Are you sure you’re using the real versions of popular apps installed on your phone? Forbes recently reported that spyware masquerading as popular Android apps are circulating online and hackers may be using them to track you.
The article specifically calls out fake versions of Evernote, Google Play and even the PornHub app that appear to be connected to a known Russian surveillance group. The good news? These fake apps don’t show up on the Google Play Store (even though plenty of other shady apps do). However, the Android users that are being duped by the legit-looking apps are sideloading them from unofficial sources.
We can understand wanting to keep an app like PornHub off of your Google Play download history, but there’s no reason to install popular apps like Evernote from non-official sources. (If you really don’t want to download something from Google Play, there’s also the Amazon Appstore.)
To be fair, sideloading apps is a normal process, and a large part of Android’s appeal for the enthusiast crowd. Sometimes it’s even a necessity, as in instances when you’re trying to install smaller open-source apps from non-Google Play sources (or if you’re concerned with how much your technological life intertwines with companies like Google, Amazon, or Facebook and would prefer open-source alternatives instead.)

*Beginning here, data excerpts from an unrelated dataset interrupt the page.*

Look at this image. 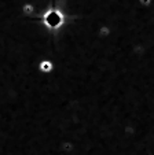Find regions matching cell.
<instances>
[{"label":"cell","instance_id":"cell-1","mask_svg":"<svg viewBox=\"0 0 154 155\" xmlns=\"http://www.w3.org/2000/svg\"><path fill=\"white\" fill-rule=\"evenodd\" d=\"M46 25L50 28H53V29H55V28H58L62 25V18L59 17L58 12L51 11L46 15Z\"/></svg>","mask_w":154,"mask_h":155},{"label":"cell","instance_id":"cell-2","mask_svg":"<svg viewBox=\"0 0 154 155\" xmlns=\"http://www.w3.org/2000/svg\"><path fill=\"white\" fill-rule=\"evenodd\" d=\"M39 68H40L41 71H44V73H50V71H53V63L50 61H41L40 64H39Z\"/></svg>","mask_w":154,"mask_h":155},{"label":"cell","instance_id":"cell-3","mask_svg":"<svg viewBox=\"0 0 154 155\" xmlns=\"http://www.w3.org/2000/svg\"><path fill=\"white\" fill-rule=\"evenodd\" d=\"M33 10H35V7H33V4H32V3H23V4H22V7H21V11H22L23 14H26V15L32 14Z\"/></svg>","mask_w":154,"mask_h":155},{"label":"cell","instance_id":"cell-4","mask_svg":"<svg viewBox=\"0 0 154 155\" xmlns=\"http://www.w3.org/2000/svg\"><path fill=\"white\" fill-rule=\"evenodd\" d=\"M140 3L143 4V6H150L151 3V0H140Z\"/></svg>","mask_w":154,"mask_h":155}]
</instances>
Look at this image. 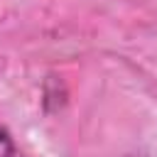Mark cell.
I'll return each instance as SVG.
<instances>
[{
    "label": "cell",
    "mask_w": 157,
    "mask_h": 157,
    "mask_svg": "<svg viewBox=\"0 0 157 157\" xmlns=\"http://www.w3.org/2000/svg\"><path fill=\"white\" fill-rule=\"evenodd\" d=\"M0 157H15V145L5 128H0Z\"/></svg>",
    "instance_id": "cell-1"
}]
</instances>
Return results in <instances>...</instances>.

While you can sideload just about any app out there, you need to make sure the app is legit and safe before you put it on your device. If you’re downloading standalone .APK files (the app installation files), consider sticking to trusted sites like APK Mirror. APK Mirror labels the apps it has downloaded and tested first-hand — which feels a lot safer than downloading some .APK you found on a random cloud storage site.
You can also try installing a mobile antivirus app to catch problematic apps before you start playing with them on your device. In general, though, it’s best to stick to the usual app marketplaces for your more popular apps to ensure you’re getting the correct version — even if that means PornHub gets listed in your download history (which you can delete, anyway).